A juíza Yvonne Rogers, que decidirá o caso tendo o veredito do júri como referência, pareceu surpresa com o fato de Fogu desconhecer os dados internos. O diretor se mostrou combativo em alguns momentos, durante o interrogatório de um dos advogados dos estados.
Dois ex-funcionários também disseram que as ferramentas eram ineficazes. “Na minha experiência, ‘Take a Break’ é uma função desenvolvida para falhar”, declarou na semana passada Arturo Bejar, ex-diretor de engenharia da Meta.
O cientista de dados George Volichenko, que trabalhou em recursos de segurança do Instagram em 2022 e 2023, apontou ontem que as taxas de adoção desses recursos eram “muito baixas e decepcionantes” e descreveu a liderança da Meta como pouco interessada em promover o seu uso.

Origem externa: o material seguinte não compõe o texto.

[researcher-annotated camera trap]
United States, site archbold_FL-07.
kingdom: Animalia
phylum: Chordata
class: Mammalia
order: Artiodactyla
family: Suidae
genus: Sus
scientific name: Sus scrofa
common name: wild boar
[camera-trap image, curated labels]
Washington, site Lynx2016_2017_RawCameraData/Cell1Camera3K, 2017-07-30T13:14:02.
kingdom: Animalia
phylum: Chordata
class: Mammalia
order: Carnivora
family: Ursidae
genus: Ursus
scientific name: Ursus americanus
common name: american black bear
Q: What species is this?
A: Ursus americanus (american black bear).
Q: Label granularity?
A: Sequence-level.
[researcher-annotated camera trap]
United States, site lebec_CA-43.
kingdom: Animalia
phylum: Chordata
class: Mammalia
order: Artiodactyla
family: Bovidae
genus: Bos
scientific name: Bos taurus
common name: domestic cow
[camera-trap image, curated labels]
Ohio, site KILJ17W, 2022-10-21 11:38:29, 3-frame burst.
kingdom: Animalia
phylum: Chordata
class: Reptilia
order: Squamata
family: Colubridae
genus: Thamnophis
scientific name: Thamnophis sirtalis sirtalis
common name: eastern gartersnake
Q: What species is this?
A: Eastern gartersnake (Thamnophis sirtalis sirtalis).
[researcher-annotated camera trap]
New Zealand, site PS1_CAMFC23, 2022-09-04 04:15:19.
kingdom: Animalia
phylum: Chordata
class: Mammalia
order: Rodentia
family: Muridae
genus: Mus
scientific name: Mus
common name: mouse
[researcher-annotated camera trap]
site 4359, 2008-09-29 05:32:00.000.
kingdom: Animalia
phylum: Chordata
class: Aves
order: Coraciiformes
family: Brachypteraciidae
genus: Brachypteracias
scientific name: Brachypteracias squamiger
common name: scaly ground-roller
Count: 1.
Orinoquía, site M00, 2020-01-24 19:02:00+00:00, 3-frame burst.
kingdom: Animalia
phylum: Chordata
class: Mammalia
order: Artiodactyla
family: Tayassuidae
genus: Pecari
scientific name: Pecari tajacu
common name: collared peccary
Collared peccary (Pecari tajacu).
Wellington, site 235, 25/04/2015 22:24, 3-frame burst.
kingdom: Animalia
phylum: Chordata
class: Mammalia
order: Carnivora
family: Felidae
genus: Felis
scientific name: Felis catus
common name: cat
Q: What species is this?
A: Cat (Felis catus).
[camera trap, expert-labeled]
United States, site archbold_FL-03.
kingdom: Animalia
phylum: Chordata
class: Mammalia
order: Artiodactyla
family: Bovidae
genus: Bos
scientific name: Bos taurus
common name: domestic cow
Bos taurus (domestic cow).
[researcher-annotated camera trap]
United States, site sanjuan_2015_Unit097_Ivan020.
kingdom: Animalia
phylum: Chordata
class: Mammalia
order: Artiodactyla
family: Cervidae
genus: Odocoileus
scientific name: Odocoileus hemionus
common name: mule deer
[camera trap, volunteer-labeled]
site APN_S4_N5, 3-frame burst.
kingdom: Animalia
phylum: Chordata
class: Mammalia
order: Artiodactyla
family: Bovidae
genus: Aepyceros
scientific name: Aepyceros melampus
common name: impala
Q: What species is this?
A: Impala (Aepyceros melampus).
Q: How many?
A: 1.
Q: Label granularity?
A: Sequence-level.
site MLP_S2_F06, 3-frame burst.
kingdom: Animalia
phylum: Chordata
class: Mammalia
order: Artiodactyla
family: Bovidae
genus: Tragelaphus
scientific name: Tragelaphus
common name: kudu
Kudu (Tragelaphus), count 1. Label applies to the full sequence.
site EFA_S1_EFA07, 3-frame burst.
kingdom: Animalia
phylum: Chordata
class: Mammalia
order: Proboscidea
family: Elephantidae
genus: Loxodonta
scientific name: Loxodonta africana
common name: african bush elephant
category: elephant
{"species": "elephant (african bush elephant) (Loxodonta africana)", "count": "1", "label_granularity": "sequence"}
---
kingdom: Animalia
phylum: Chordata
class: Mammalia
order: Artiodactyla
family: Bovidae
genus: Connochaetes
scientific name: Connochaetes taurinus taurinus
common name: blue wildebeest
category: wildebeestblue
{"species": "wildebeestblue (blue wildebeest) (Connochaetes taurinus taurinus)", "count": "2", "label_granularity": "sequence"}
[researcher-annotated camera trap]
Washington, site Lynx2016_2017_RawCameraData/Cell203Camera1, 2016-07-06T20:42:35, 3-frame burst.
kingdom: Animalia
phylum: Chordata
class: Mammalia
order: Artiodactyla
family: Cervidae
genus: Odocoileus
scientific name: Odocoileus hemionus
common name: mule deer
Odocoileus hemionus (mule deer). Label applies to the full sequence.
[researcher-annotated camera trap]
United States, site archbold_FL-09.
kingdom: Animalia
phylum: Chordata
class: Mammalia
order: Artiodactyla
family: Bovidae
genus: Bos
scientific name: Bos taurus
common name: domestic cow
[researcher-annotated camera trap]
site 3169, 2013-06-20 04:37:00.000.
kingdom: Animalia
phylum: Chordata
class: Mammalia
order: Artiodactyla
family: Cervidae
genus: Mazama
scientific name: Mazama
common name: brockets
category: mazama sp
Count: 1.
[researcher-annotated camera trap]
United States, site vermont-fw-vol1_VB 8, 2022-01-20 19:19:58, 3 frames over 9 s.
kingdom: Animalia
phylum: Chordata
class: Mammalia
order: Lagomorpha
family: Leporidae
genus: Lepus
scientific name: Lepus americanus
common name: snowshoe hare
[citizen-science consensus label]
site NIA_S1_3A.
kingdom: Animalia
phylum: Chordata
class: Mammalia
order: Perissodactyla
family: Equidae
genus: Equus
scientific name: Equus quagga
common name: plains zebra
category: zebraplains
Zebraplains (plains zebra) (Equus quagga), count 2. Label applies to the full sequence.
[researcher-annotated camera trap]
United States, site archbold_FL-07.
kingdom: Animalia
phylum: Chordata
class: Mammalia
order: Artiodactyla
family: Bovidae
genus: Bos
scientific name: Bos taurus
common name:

Segundo Volichenko, a diretoria não aprovou a ativação do modo silencioso por padrão para adolescentes mais jovens, o que prejudicou a sua adoção, uma vez que a função não era facilmente localizada no aplicativo. Ativar os recursos de segurança por padrão teria “um impacto negativo considerável” na interação dos usuários, acrescentou.
O modelo de negócios da Meta gira em torno da venda de publicidade, e a empresa lucra mais quando os usuários passam mais tempo em seus aplicativos.